Finally, polls show willingness among creators to license their work to AI companies for training. In a poll of 1,000 artists in 2023 run by DACS, 84% said they would sign up for a licensing mechanism to be paid when their work is used by AI (https://cdn.dacs.org.uk/uploads/documents/News/Artificial-Intelligence-and-Artists-Work-DACS.pdf).
There is more detail on the AI training data licensing market in this essay: https://ed.newtonrex.com/ai-licensing-market
It is important to note that a number of AI companies in fact do license all of their training data. Some of these can be seen here: https://www.fairlytrained.org/certified-models
And licensing training data isn’t the only way to get it. Licensed data can be combined with work that’s in the public domain - that is, work that copyright doesn’t protect, such as older creative works whose copyright has expired. There’s a dataset of public domain text called Common Corpus that contains 500 billion words, which is roughly the size of the entire dataset that was used to train OpenAI’s GPT-3 model (https://thealliance.ai/blog/pleias-releases-common-corpus-open-multilingual-dataset-for-llm-training).
Overall, a data mining exception would be hugely detrimental to the country’s creators and creative industries.
6. Do you support the introduction of an exception along the lines outlined in section C of the consultation?
Please give us further comments.
No.
More than 40,000 people, including many of the UK’s leading figures in the arts, have signed a statement I organised saying that unlicensed generative AI training is a “major, unjust threat” to people’s livelihoods (https://www.aitrainingstatement.org/). Yet the proposed exception would do precisely that: it would legalise unlicensed generative AI training. This would allow AI companies to build highly scalable competitors to the country’s creators by using their work, without asking permission, which would be incredibly damaging to the creative industries. The proposed rights reservation is unworkable and extremely unfair on creators and rights holders. The proposed changes to copyright law should be dropped if the government values our creative industries.
7. If so, what aspects do you consider to be the most important?
Please give us your views.
n/a
8. If not, what other approach do you propose and how would that achieve the intended balance of objectives?

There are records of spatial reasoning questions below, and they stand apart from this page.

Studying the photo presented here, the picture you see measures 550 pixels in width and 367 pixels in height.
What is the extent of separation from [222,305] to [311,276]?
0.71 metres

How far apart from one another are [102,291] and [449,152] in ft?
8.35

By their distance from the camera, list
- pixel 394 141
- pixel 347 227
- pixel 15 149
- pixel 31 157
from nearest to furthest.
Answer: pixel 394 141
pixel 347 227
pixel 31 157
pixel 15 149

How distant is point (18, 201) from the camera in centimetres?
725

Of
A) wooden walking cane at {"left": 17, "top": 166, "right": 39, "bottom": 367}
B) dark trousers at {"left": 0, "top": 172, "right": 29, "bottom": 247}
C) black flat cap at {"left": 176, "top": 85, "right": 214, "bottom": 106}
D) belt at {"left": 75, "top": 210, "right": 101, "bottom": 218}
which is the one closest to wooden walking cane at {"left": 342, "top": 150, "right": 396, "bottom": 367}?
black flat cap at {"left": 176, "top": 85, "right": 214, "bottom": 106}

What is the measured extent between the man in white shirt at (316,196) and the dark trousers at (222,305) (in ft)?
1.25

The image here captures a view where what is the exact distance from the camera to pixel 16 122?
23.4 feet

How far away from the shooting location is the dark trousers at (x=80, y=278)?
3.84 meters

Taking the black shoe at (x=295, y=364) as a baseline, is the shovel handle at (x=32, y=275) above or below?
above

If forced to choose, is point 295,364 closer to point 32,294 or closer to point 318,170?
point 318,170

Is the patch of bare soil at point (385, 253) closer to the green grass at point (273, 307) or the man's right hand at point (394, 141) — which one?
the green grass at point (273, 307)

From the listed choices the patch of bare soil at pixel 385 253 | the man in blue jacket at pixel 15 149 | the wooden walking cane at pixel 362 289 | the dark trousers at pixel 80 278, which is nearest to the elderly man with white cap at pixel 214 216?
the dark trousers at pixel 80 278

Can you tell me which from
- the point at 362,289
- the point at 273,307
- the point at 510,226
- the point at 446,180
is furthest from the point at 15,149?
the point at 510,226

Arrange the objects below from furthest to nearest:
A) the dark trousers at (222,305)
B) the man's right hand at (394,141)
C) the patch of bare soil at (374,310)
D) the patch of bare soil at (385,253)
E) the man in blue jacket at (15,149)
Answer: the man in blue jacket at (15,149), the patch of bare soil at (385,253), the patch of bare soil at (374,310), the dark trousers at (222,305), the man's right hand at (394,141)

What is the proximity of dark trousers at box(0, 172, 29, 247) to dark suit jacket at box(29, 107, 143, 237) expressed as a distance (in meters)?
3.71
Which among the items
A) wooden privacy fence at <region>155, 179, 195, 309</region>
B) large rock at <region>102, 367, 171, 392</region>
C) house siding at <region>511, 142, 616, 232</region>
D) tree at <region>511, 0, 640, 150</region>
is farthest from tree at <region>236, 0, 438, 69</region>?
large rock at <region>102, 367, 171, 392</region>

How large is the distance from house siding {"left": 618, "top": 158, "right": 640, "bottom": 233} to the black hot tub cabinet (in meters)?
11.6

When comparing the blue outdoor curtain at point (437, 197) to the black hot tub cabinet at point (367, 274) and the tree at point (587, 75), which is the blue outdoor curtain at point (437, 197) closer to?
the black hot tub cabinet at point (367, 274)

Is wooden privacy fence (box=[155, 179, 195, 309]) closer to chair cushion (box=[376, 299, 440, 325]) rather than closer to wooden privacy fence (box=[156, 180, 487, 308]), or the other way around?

Please give us further comments.
The best approach to achieve the intended balance of objectives is the existing approach, which is a requirement that training data be licensed. It is perfectly possible for AI companies to license the data they need: a number of AI companies already license all their training data. Rights holders are willing to license to AI companies: there have been many licensing deals between rights holders and AI companies already. Additional data can be sourced via the public domain. Licensing is of course slower and more expensive for AI companies than taking work without permission, but it’s still the right approach. It’s the only approach that is fair to both sides. Training data is a key resource required by AI companies, just like AI talent and GPUs. They spend huge amounts on AI talent and GPUs - why should they get training data for free? Particularly as generative AI competes with the work it’s trained on, and the people behind that work. This is really the key reason training data must be licensed: generative AI competes with its training data. Any exception that allows this without licensing is unacceptable.
9. What influence, positive or negative, would the introduction of an exception along these lines have on you or your organisation? Please provide quantitative information where possible.

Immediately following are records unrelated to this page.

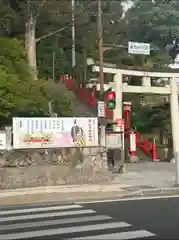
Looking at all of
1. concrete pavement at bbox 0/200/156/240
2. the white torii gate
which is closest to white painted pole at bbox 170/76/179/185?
the white torii gate

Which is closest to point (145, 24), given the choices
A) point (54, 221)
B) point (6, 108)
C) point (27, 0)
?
point (27, 0)

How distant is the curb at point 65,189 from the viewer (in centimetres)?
1252

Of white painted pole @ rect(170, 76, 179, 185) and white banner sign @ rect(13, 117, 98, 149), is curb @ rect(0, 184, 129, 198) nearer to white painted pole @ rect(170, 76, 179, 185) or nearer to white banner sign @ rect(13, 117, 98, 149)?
white banner sign @ rect(13, 117, 98, 149)

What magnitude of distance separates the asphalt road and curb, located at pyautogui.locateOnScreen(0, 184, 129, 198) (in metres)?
1.87

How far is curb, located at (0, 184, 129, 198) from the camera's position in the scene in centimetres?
1252

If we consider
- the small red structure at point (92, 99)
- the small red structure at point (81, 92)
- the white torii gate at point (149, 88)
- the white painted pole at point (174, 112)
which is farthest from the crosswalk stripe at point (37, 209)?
→ the small red structure at point (81, 92)

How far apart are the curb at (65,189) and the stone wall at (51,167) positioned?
19.1 inches

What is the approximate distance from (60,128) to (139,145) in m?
14.3

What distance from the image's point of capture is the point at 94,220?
8469 millimetres

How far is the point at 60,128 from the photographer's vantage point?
14.6 meters

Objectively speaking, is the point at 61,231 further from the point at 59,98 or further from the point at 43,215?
the point at 59,98

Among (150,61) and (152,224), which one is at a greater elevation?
(150,61)

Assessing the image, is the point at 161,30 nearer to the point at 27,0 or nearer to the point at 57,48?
the point at 57,48

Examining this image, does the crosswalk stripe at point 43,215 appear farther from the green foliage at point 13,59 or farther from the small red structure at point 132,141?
the small red structure at point 132,141
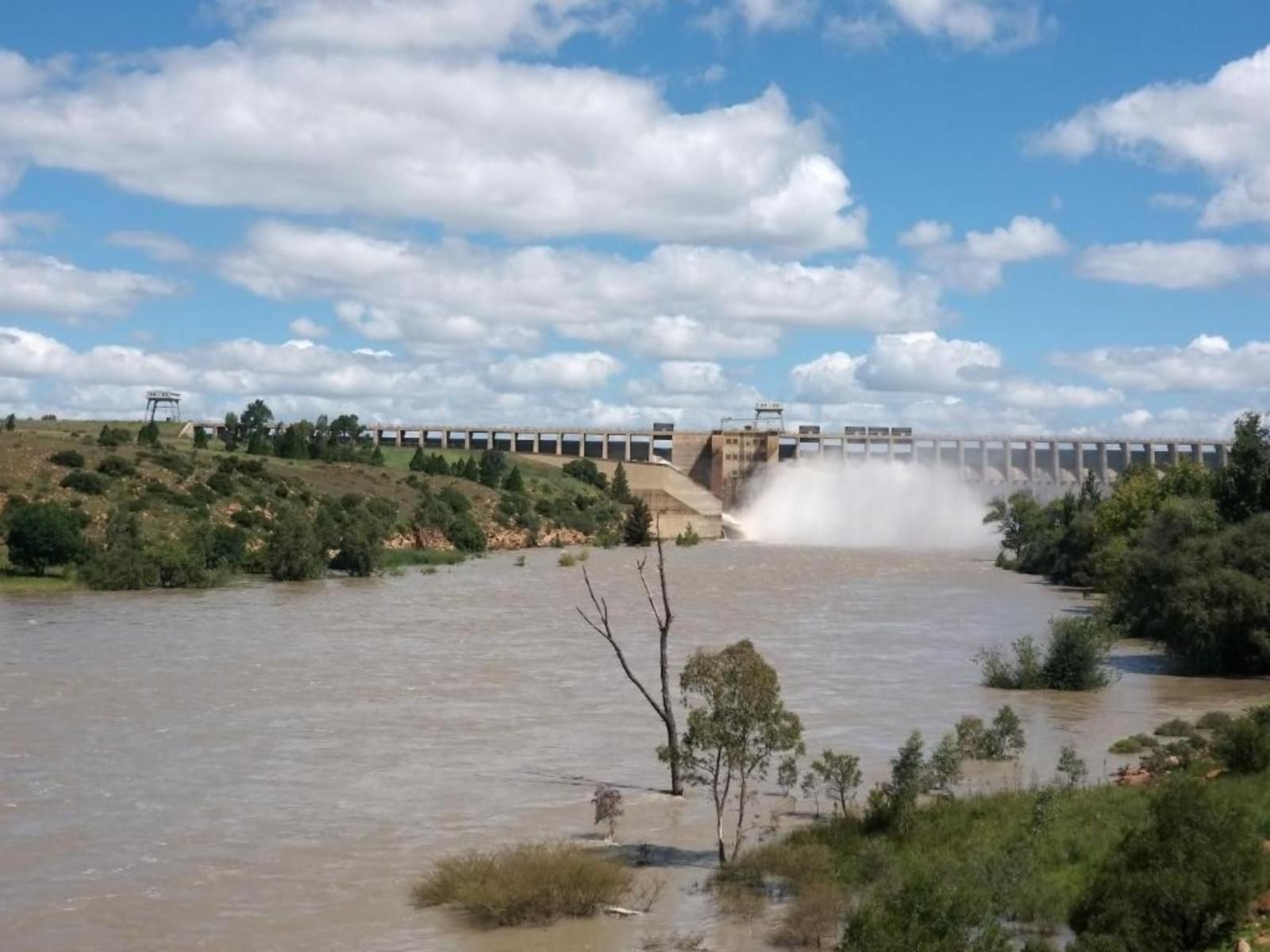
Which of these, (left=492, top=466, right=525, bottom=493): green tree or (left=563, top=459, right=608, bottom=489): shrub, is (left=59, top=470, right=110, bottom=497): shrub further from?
(left=563, top=459, right=608, bottom=489): shrub

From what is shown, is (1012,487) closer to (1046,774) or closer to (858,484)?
(858,484)

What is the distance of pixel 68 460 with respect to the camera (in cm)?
7256

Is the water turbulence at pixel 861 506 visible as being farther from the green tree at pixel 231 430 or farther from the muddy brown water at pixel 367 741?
the muddy brown water at pixel 367 741

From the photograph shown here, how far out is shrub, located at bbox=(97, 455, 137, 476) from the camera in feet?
236

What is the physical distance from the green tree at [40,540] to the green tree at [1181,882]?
52.9 m

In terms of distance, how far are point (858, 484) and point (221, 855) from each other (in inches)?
5037

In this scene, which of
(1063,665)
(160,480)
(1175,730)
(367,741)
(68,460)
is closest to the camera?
(1175,730)

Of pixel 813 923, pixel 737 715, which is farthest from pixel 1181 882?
pixel 737 715

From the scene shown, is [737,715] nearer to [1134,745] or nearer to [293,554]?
[1134,745]

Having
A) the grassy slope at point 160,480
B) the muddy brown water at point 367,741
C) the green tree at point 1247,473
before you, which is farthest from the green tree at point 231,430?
the green tree at point 1247,473

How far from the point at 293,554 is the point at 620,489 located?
2635 inches

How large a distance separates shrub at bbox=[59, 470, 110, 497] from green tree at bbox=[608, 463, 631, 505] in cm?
6333

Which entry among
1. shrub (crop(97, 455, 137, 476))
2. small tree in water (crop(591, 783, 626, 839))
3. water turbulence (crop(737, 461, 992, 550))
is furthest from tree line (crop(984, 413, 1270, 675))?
water turbulence (crop(737, 461, 992, 550))

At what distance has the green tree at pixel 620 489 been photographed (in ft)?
420
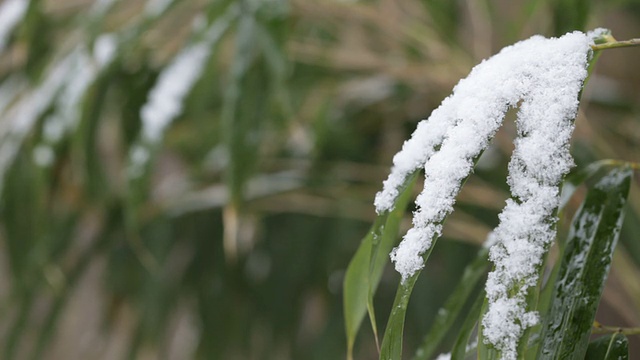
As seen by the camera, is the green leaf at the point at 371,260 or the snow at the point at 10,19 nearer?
the green leaf at the point at 371,260

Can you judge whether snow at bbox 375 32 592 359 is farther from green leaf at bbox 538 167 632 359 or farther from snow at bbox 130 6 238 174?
snow at bbox 130 6 238 174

Please give us your views.
Generative AI competes with me as a creator. However imperfect generative AI models are, they are so quick and cheap to use that it is inevitable that they will compete with me. Many creators are already feeling the effects of this. Introducing an exception would let them build highly scalable competitors to me, using my works to do so. The rights reservation mechanism would not protect me: I don’t believe it would be possible to effectively opt out my works from training, given that I wouldn’t be able to opt out downstream copies of my works, and given that even after I opted out it is likely that AI companies would not retire or retrain their models immediately. Further to this, it’s likely they would use models trained on my work to create synthetic data, which they would then use to train future models even after I’d opted out. So I want to be clear: I view generative AI as a competitor, and any exception as enabling that competitor to be built using my work against my will.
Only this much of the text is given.